We walked into the Christmas Eve service last night at our church and instead of going straight into Annie's classroom, we made a right turn into the main auditorium. The service was geared toward families, so all the kids were with their parents. Only some kids didn't want to be with their parents, they wanted to be in their classrooms. So when we didn't steer Annie's wheelchair into the hallway leading to her classroom, the whining began. Now, usually when there's a conflict of opinion between the princess and her parents, we try to divert her attention by strolling her around. Strolling didn't help last night. Nor did going into the cry/screaming room to sit with her mom. Pretty much nothing was going to appease her.

Do you know how to discipline a 7 year old in a wheelchair? Great, neither do we. So after Bill and I traded off awhile in an effort to get the decibel level down below Hark the Herald Angels Sing, I gave up--or gave in--and went outside and put her in the van. Must've been what she wanted, because she immediately stopped yelling. So we sat inside the van for an hour while I sang Christmas carols, and she sat there and smiled. I was not smiling.

You know the reason why Annie was so obstinate last night? It came to me about 11:36 PM. It's because she hasn't been having seizures, and now again has an opinion about who, what, where and how long--everything. Her seizure activity waxes and wanes, as does anyone's who has Lennox-Gastaut, but even after almost four years, I'm always a day or two behind: Oh, she hasn't had a seizure in 2 days--that's why she's got attitude. Or, oh, she's been seizing--that's why she hasn't been drinking from her cup.

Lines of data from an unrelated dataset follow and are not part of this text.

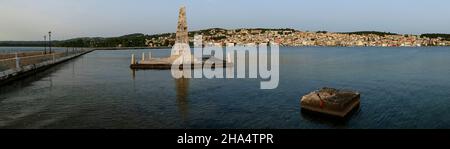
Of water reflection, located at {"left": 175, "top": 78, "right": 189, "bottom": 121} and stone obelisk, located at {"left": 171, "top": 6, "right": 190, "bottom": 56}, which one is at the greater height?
stone obelisk, located at {"left": 171, "top": 6, "right": 190, "bottom": 56}

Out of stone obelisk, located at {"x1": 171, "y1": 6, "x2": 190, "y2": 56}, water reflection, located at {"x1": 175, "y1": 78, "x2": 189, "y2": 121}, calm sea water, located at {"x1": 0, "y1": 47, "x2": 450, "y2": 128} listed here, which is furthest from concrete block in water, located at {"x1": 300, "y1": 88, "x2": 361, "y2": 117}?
stone obelisk, located at {"x1": 171, "y1": 6, "x2": 190, "y2": 56}

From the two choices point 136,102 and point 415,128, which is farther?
point 136,102

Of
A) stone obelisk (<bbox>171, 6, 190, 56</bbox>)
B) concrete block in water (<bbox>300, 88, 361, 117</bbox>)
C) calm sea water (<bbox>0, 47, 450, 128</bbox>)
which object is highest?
stone obelisk (<bbox>171, 6, 190, 56</bbox>)

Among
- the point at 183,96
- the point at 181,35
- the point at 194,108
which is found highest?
the point at 181,35

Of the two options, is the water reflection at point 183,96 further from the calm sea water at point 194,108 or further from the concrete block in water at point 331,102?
the concrete block in water at point 331,102

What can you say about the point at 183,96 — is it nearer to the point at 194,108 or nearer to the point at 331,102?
the point at 194,108

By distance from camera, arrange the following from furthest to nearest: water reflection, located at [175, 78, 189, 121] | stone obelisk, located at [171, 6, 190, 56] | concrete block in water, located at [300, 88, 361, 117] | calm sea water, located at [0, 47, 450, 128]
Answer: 1. stone obelisk, located at [171, 6, 190, 56]
2. water reflection, located at [175, 78, 189, 121]
3. concrete block in water, located at [300, 88, 361, 117]
4. calm sea water, located at [0, 47, 450, 128]

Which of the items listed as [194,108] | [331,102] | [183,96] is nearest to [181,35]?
[183,96]

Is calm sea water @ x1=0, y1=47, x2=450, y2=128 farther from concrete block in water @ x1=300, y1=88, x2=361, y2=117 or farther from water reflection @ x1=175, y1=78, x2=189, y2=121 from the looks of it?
concrete block in water @ x1=300, y1=88, x2=361, y2=117

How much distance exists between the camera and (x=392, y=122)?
1872 centimetres
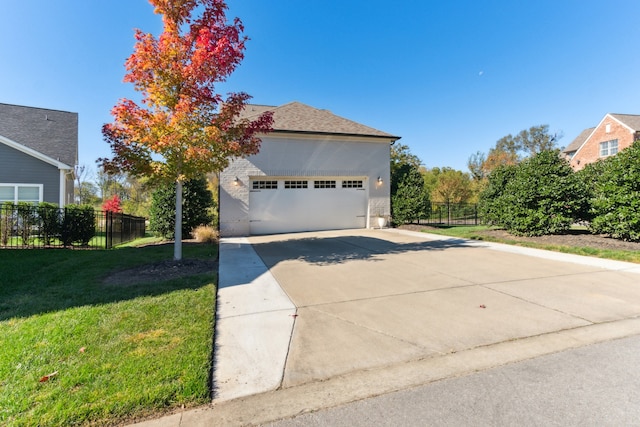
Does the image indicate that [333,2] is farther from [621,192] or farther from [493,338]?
[493,338]

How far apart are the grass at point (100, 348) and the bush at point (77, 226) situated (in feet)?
15.6

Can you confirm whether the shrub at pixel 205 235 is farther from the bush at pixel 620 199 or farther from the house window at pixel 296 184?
the bush at pixel 620 199

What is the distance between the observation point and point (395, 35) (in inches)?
527

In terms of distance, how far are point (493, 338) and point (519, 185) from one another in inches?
364

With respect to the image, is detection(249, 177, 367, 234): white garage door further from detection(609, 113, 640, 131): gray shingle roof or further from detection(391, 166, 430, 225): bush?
detection(609, 113, 640, 131): gray shingle roof

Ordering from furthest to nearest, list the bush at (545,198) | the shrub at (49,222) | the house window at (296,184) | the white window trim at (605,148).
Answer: the white window trim at (605,148), the house window at (296,184), the bush at (545,198), the shrub at (49,222)

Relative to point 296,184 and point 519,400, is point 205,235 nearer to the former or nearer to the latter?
point 296,184

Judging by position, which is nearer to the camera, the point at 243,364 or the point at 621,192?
the point at 243,364

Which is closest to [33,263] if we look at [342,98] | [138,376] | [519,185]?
[138,376]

So, I am thankful for the gift of no seizures, even when it comes with the behavior management string attached. In fact, I'm thankful for many gifts I got this Christmas--especially the ones that weren't under the tree! Gifts like a husband who is alive and well this Christmas and who came out into the parking lot looking for me while I was singing carols to Her Grumpiness. (He offered to switch off with me, but I was resigned to missing the service, and told him to go back in.)

Gifts like older children who patiently support, endure, help and love Annie.

And gifts like a reason to sing Christmas carols in the van. I've said it before, but if it weren't for Jesus coming to earth, dying on a cross for my sin, and giving me the gift of eternal life, I would be hopeless. But sitting there last night, I remembered that someday we'll be in heaven, Annie will be healed, and I'll be listening to her sing Christmas carols.


Hark the herald angels sing,
Glory to the newborn King!
Peace on earth and mercy mild,
God and sinners reconciled!
Charles Wesley


pam said...

Reading your blogs causes an unusual reaction in my eyes: increased tear production. Not sure how that happens, but it often does.

uncle jeff said...

and itwas a GREAT service!! loved it!! thanks for inviting, sis:) sorry you missed most of it:)

Marilyn said...

"What a day that will be......"

Gretchen said...

Speechless. xxxooo

Lana C. said...

Heaven is where our dreams will come true --- I relate to this vision. My mother had polio and never was able to hug with both arms, was never able to run and I lived thinking that braces, electric wheelchairs, ramps and modifications to the house were "normal." My mother has passed away, but I know I'll see her in Heaven on day, running, dancing, leaping...your daughter might be in a body that is not able to express her full self, but your mother's love sees past it all --- Heaven has got to give ALL of us mother's eyes. I can't wait!